— PAGE TEXT —

500,000-Year-Old Shell Engraving by Homo Erectus Is Oldest Known ‘Art’

Shell etching
image by Wim Lustenhouwer, VU University Amsterdam

In the 1890s, Dutch paleoanthropologist and geologist Eugène Dubois collected fossils in Trinil, Indonesia. Among his findings were fossilized shells and bones of Homo erectus. His collection sat in a Dutch museum (now the Naturalis Biodiversity Center) for over a century until a collaboration between archaeologist Dr. José Joordens and bioanthropologist Dr. Stephen Munro found a geometric etching on one of the shells.

The zigzag shape of the etching indicates that the “artist” gave purposeful, careful attention to the abstract pattern. Neuroscientist David Edelman spoke with New Scientist and said, “Whether the zigzag pattern had a specific meaning or was merely a sort of doodle seems irrelevant. Regardless of intent, the very process of rendering a geometric form would seem to indicate the workings of a mind no longer tethered solely to the here and now, but capable of a uniquely abstract form of conscious ‘wandering’.”

— DATA SHOWN —
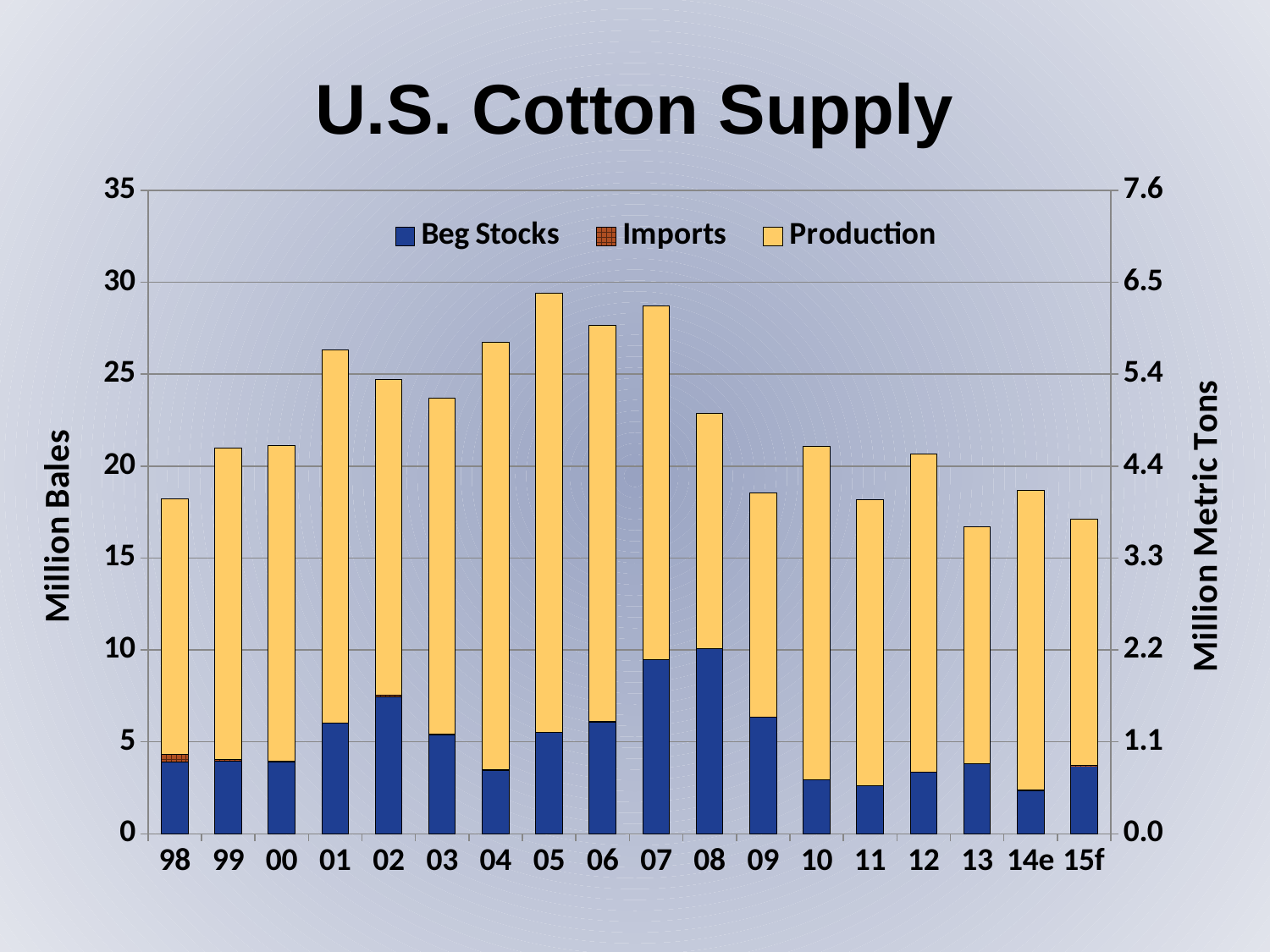
Which year has the taller total bar, 01 or 02? 01 How many series does the legend list? 3 Is the Beg Stocks value for 07 greater or less than 10 million bales? less Which year has the tallest total bar? 05 What kind of chart is shown on the slide? stacked bar chart Is the total bar for 05 greater or less than 25 million bales? greater Which year has the largest Beg Stocks segment? 08 What is the title of the left vertical axis? Million Bales Is the total bar for 13 greater or less than 20 million bales? less How many years are shown along the x axis? 18 Which year has the larger Beg Stocks segment, 02 or 03? 02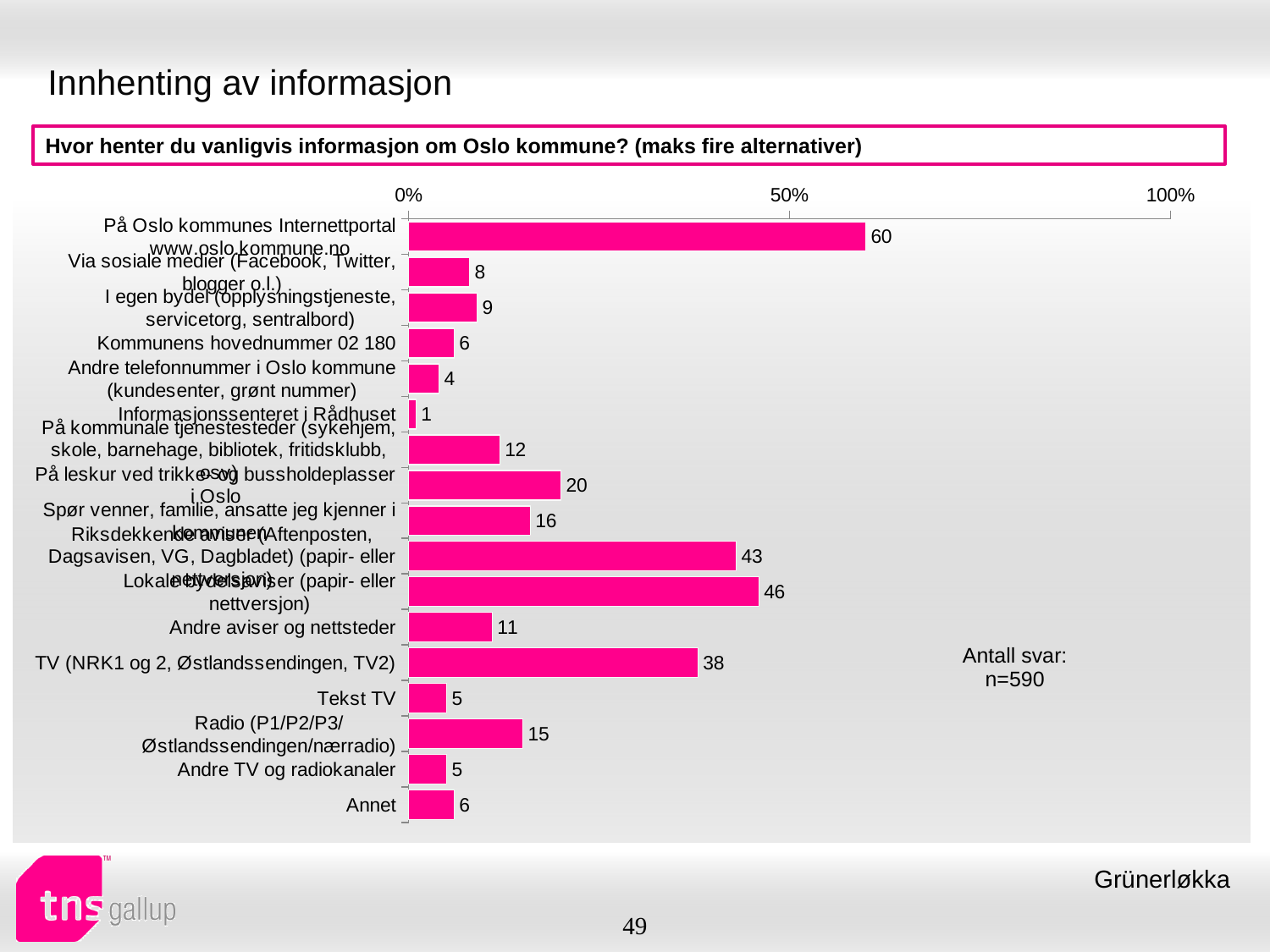
How many categories are shown in the chart? 17 What is the difference between the values for "TV (NRK1 og 2, Østlandssendingen, TV2)" and "Tekst TV"? 33 What is the value for "Radio (P1/P2/P3/ Østlandssendingen/nærradio)"? 15 What is the value for "TV (NRK1 og 2, Østlandssendingen, TV2)"? 38 What is the value for "På Oslo kommunes Internettportal www.oslo.kommune.no"? 60 What is the value for "Andre aviser og nettsteder"? 11 Which is larger, the value for "Andre aviser og nettsteder" or the value for "Annet"? Andre aviser og nettsteder What is the number of respondents (n) stated on the slide? n=590 What is the value for "Kommunens hovednummer 02 180"? 6 Which category has the lowest value? Informasjonssenteret i Rådhuset What kind of chart is shown on the slide? bar chart Which category has the highest value? På Oslo kommunes Internettportal www.oslo.kommune.no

— EXERCISE SET —
A: Please transcribe the part of the shell engraving article that opens with the words containing "In the 1890s, Dutch" and closes with "of the shells.".
B: Go on with the shell engraving article, starting right after its final sentence.

— OUTPUTS BY TASK —
A:
In the 1890s, Dutch paleoanthropologist and geologist Eugène Dubois collected fossils in Trinil, Indonesia. Among his findings were fossilized shells and bones of Homo erectus. His collection sat in a Dutch museum (now the Naturalis Biodiversity Center) for over a century until a collaboration between archaeologist Dr. José Joordens and bioanthropologist Dr. Stephen Munro found a geometric etching on one of the shells.

B:
Dating of the sediment in the cracks of the fossils showed that the shell had been buried 430,000 and 540,000 years ago, long before modern humans evolved, making this etching the oldest currently known example of art. Scientists determined the etching was most likely made with a shark tooth but that the purpose of the etching is unknown. Joordens said, “We cannot look into the mind of the person who made it. But we can speculate. One thing the marks suggest is that half a million years ago, these distant ancestors already had some sense of aesthetics.”

Although it is at present not possible to assess the function or meaning of the engraved shell, this discovery suggests that engraving abstract patterns was in the realm of Asian Homo erectus cognition and neuromotor control.

More information can be found in the journal Nature.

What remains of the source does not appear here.